The affected rivers are on federal lands managed by the Bureau of Land Management, the Fish and Wildlife Service and the NPS, including Gates of the Arctic and Kobuk Valley national parks.

Poulin and doctoral student Taylor Evinger analyzed initial samples and then collected their own on a trip last August, while others took samples in June and July. This year, they will make three trips over the summer to collect additional samples.

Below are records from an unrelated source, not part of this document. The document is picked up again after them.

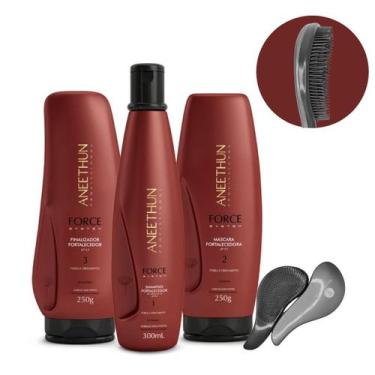 Imagem de Kit Aneethun Force Shampoo, Máscara e Finalizador+Brinde
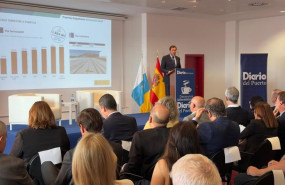 ep el ministro de transportes oscar puente en un desayuno informativo en las palmas de gran canaria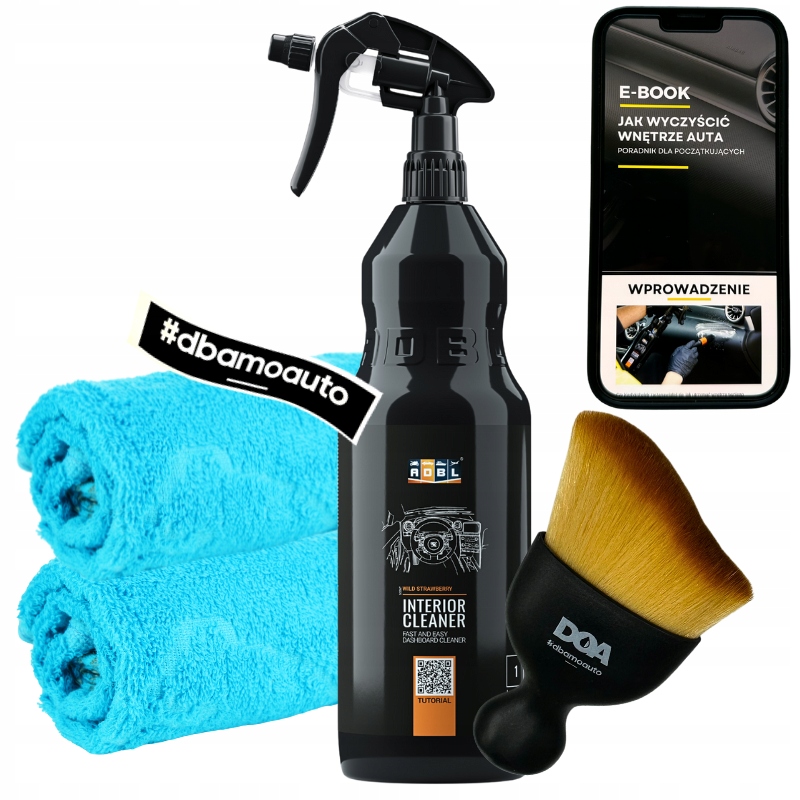 Środek do czyszczenia wnętrza auta Adbl Interior Cleaner 1Litr akcesoria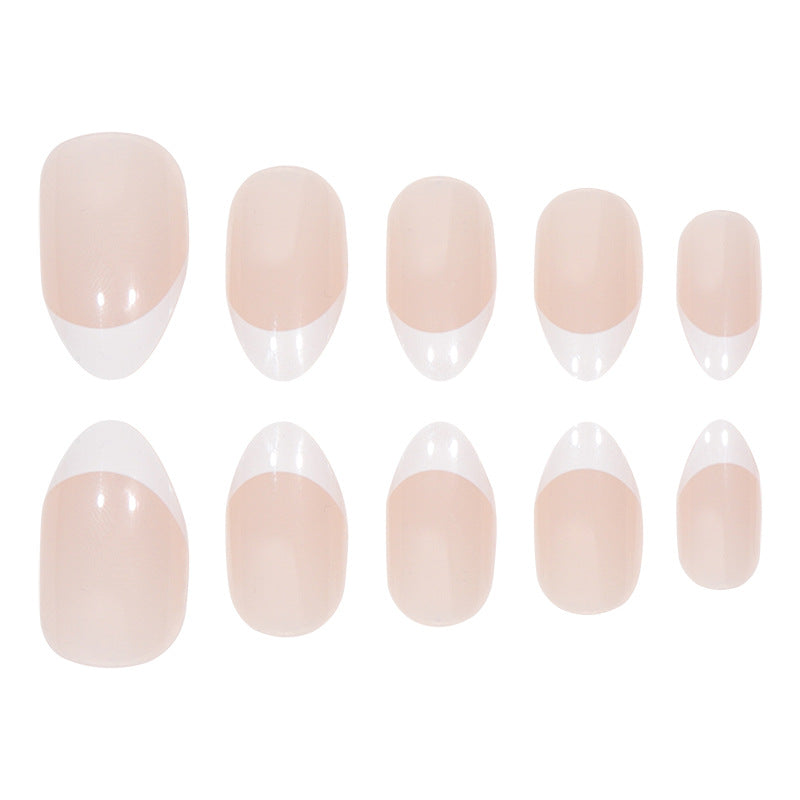 Elegant Stiletto Press-On Nails with French Tips Kalsten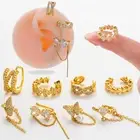 Non Piercing Ear Cuff Chain Earrings Hoop Tragus Helix Cartilage Top Upper Ear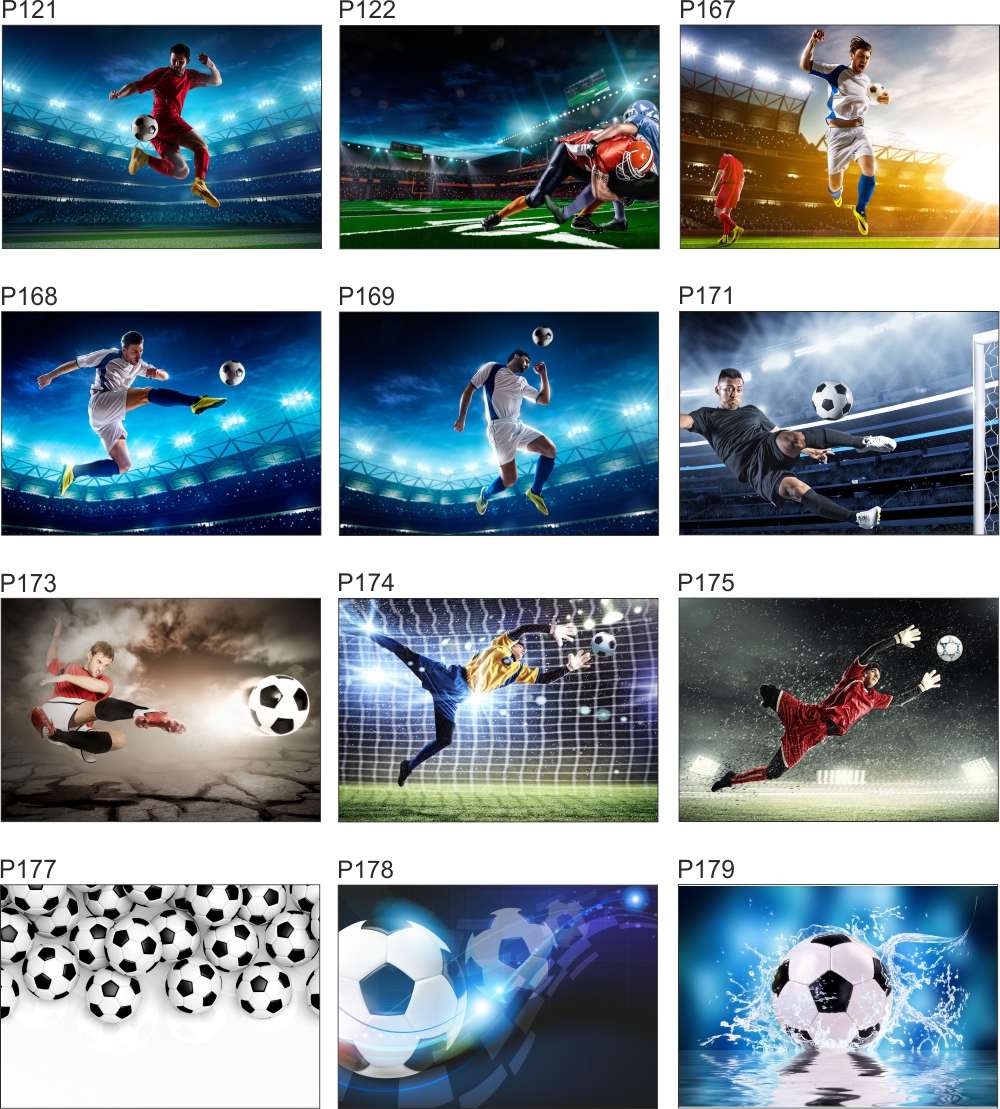 Fototapeta 3D dla dzieci stadion piłka 260x200 FLI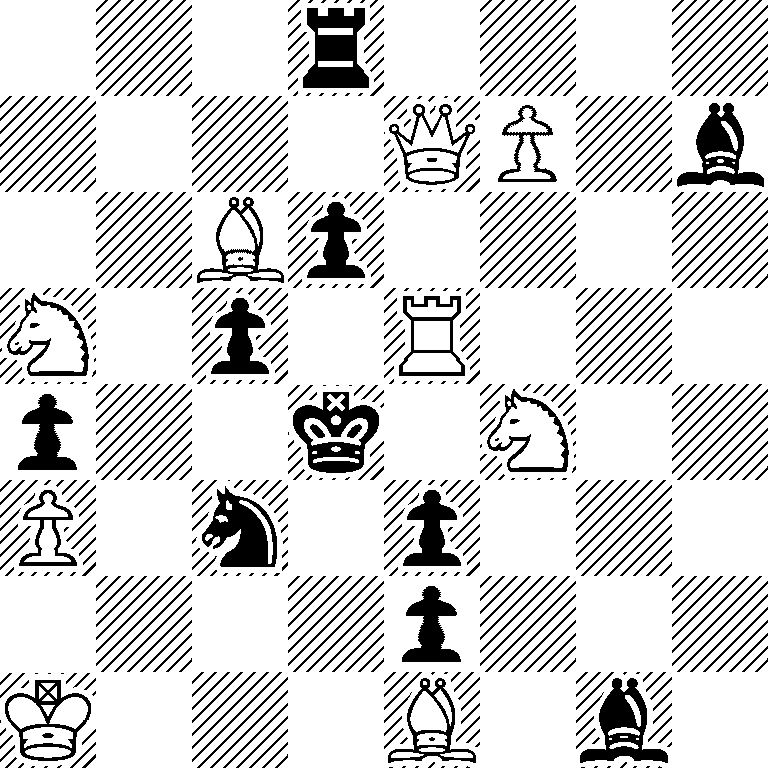 3r4/4QP1b/2Bp4/N1p1R3/p2k1N2/P1n1p3/4p3/K3B1b1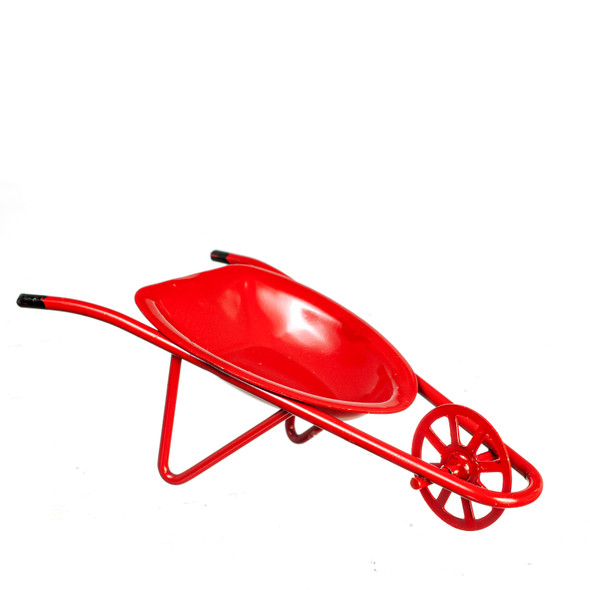 OakridgeStores.com | Aztec - Wheelbarrow - Red - 1" Scale Dollhouse Miniature - B0690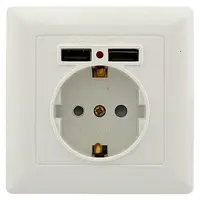 Розетка Светоприбор 1-я внутренняя+ 2 USB SV-8230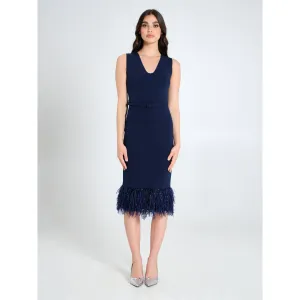 FEATHER SHEATH DRESS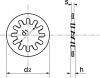 Rondelles à dents intérieures / Internal toothed lock washers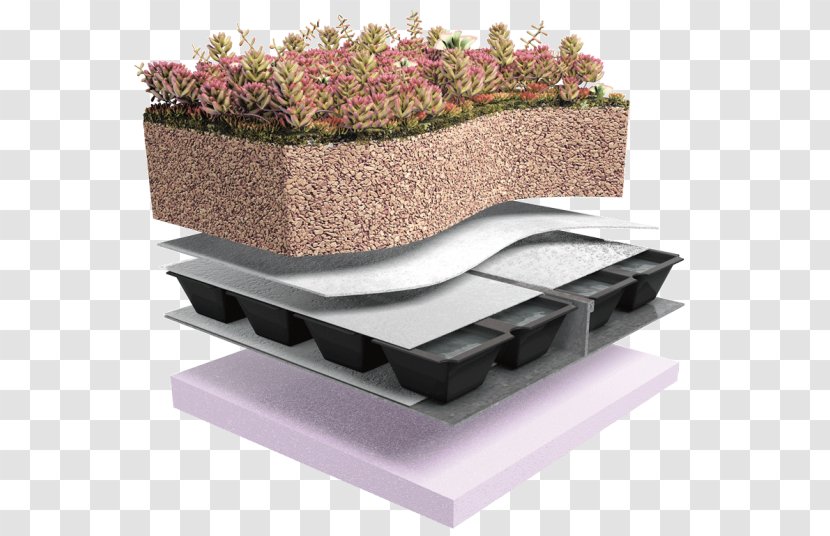 Green Roof Waterproofing Plastic Drainage - Technology - System Transparent PNG
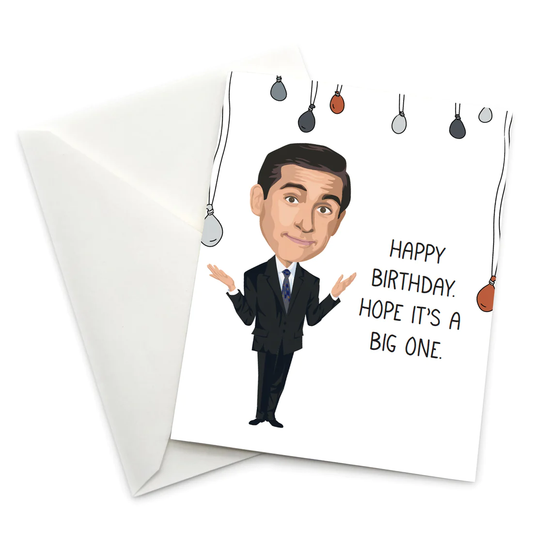 The Office Michael Scott Birthday Greeting Card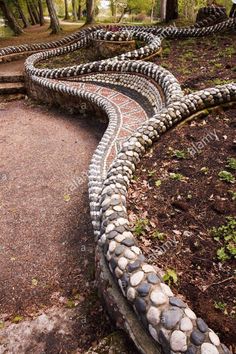 an image of a stone path made out of rocks and stones with the caption's name on it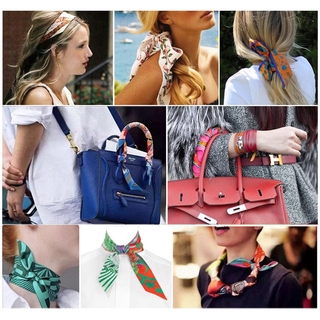 Khăn Lụa Mỏng Phối Nơ Buộc Túi Xách Thời Trang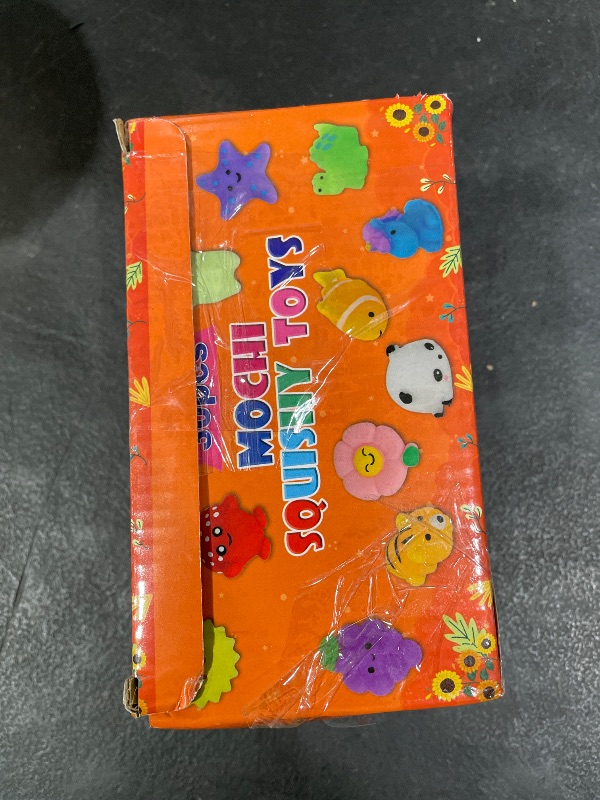 Photo 1 of 30 Pack Squishy Toys, Kawaii Squishies Party Favors for Kids 4-8 8-12 Treasure Box Toys for Classroom Birthday Xmas Gifts Goodie Bag Mini Animals Mochi Squishy Stress Relief Sensory Toys Random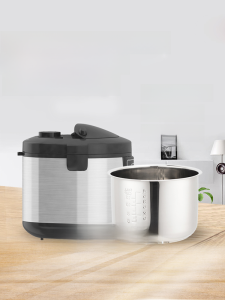 Nồi Cơm Điện Bằng Thép Không Gỉ Ba Lớp Đáy Hợp Kim 304 Nồi Áp Suất Điện Dung Tích 2L2.5L3L4L5L6L Nồi Nấu Chậm Bằng Thép Không Gỉ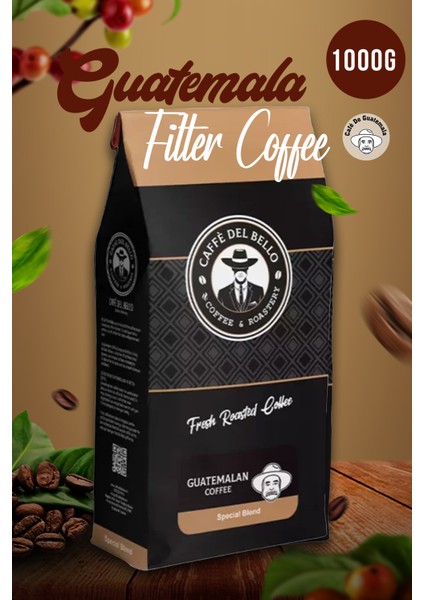 Caffe Del Bello Guatemala Filtre Kahve 1 Kg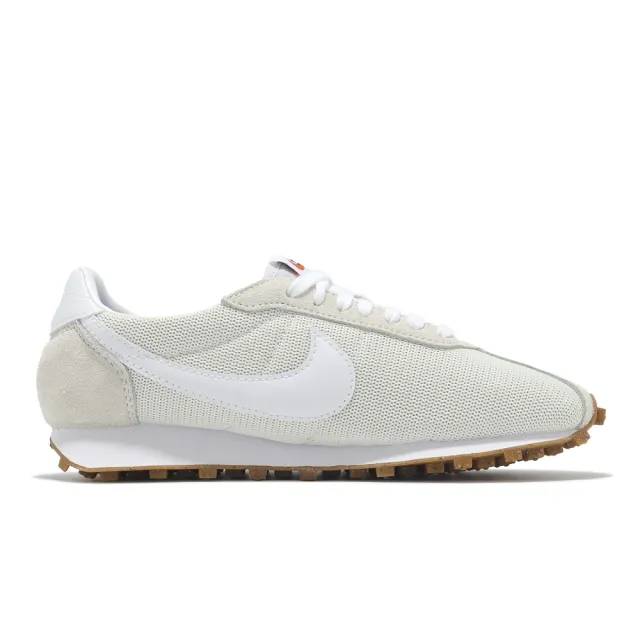 【NIKE 耐吉】休閒鞋 Wmns LD-1000 女鞋 米白 白 麂皮 復古 膠底(HF3227-101)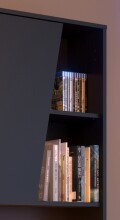 Gamingtisch >Gaming 2< (Set) inkl. Regal, LED-Beleuchtung, Dekor schwarz - 152x87x62cm BxHxT)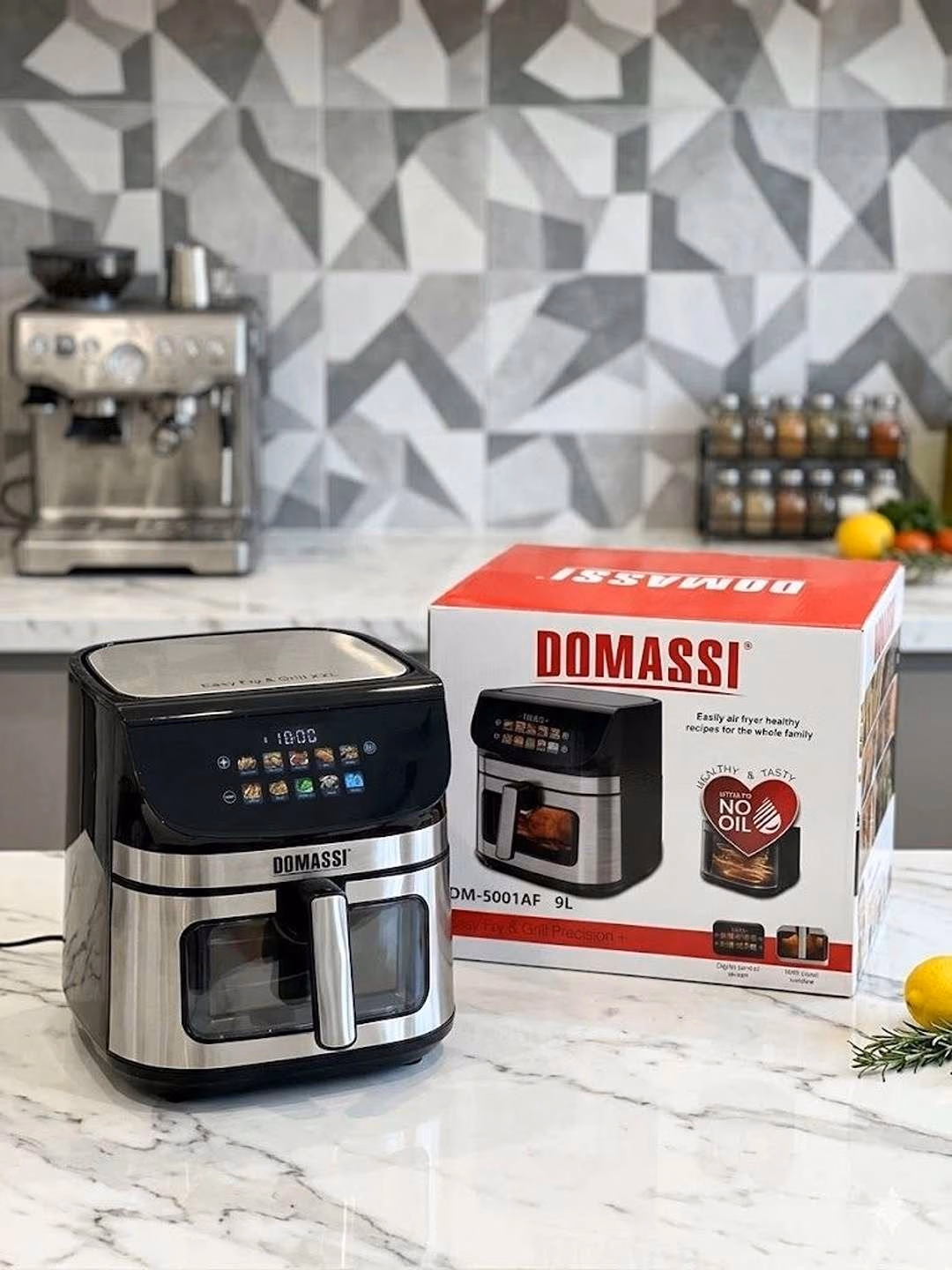 Aerogril Domassi DM-5001AF, 9 L, qora-kumush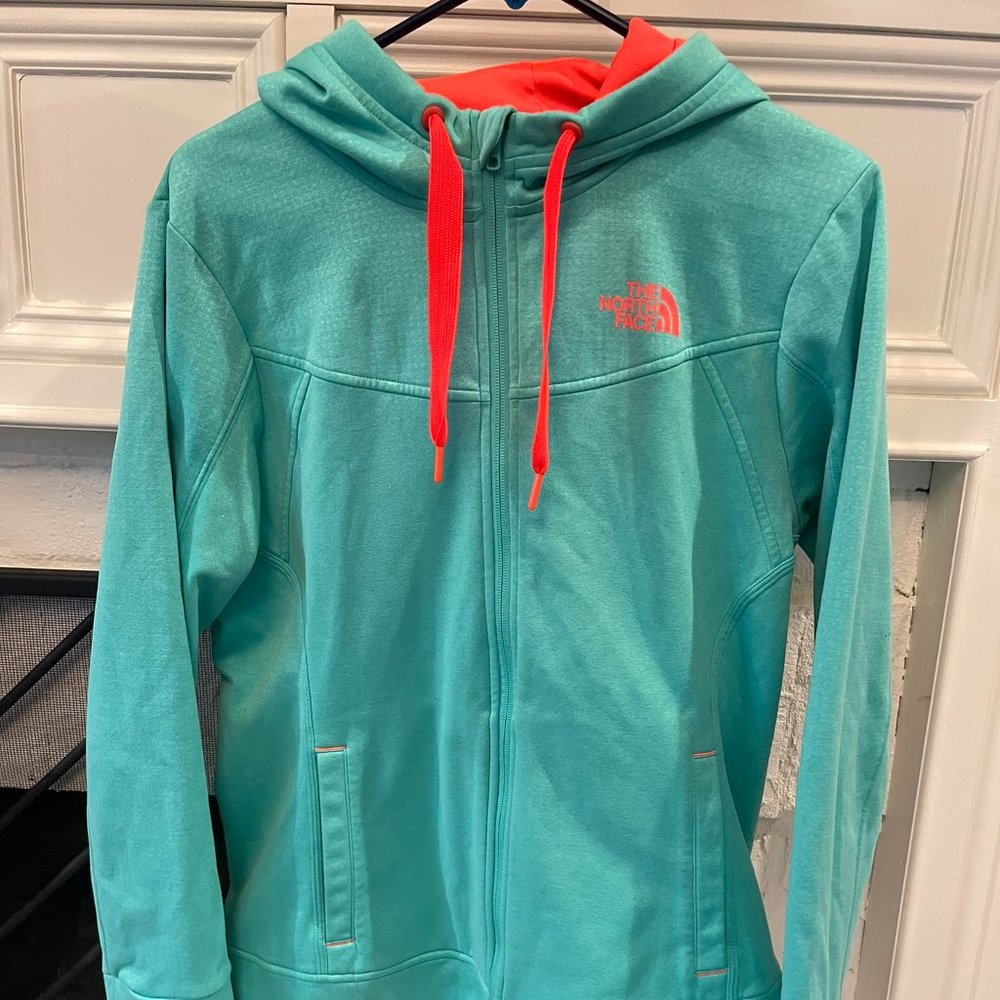 The North Face full zip hoodie jacket, Size Large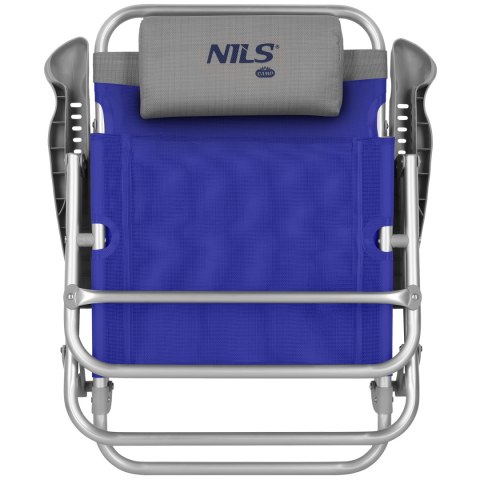 NC3502 KRZESŁO TURYSTYCZNE 2W1 SKŁADANE NIEBIESKO-SZARE NILS CAMP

Some samples of the impaired waters have a pH of 2.3 compared to the average pH of 8 for these rivers. This means that the sulfide minerals are eroding, creating highly acidic and corrosive conditions that release additional metals. High or elevated levels of iron, zinc, nickel, copper and cadmium have been measured.

“We see many different types of metals in these waters,” Evinger said. “One of the most dominant metals is iron. That’s what causes the color change.”

While O’Donnell first noticed a change in 2018, satellite images have shown stained waters dating back to 2008.

“The problem is slowly spreading over time from small headwaters to larger rivers,” he said. “When emerging problems or threats arise, we must be able to understand them.”

The researchers are in the second year of a three-year grant aimed at understanding what is happening in the water, modeling what other areas may be at risk and evaluating the implications for drinking water and fish populations.

The problem is growing and affecting habitat, water quality and other ecological systems, turning healthy areas into degraded habitats with fewer fish and invertebrates. If rural communities rely on these rivers for drinking water, they could eventually need treatment and the fish populations that feed local residents could be affected.

“There are a lot of implications,” O’Donnell said. “As the climate continues to warm, we would expect the permafrost to continue to melt, and so wherever there are these types of minerals, there is the potential for streams to turn orange and degrade in terms of water quality.”

More work is needed to better understand the problem and whether rivers and streams can recover, perhaps after cold weather promotes permafrost recovery.

“I think there will be much more detailed work to follow to address some of the uncertainties that we currently have,” O’Donnell said.

Source: EUROPA PRESS

Tarun Kumar

I'm Tarun Kumar, and I'm passionate about writing engaging content for businesses. I specialize in topics like news, showbiz, technology, travel, food and more.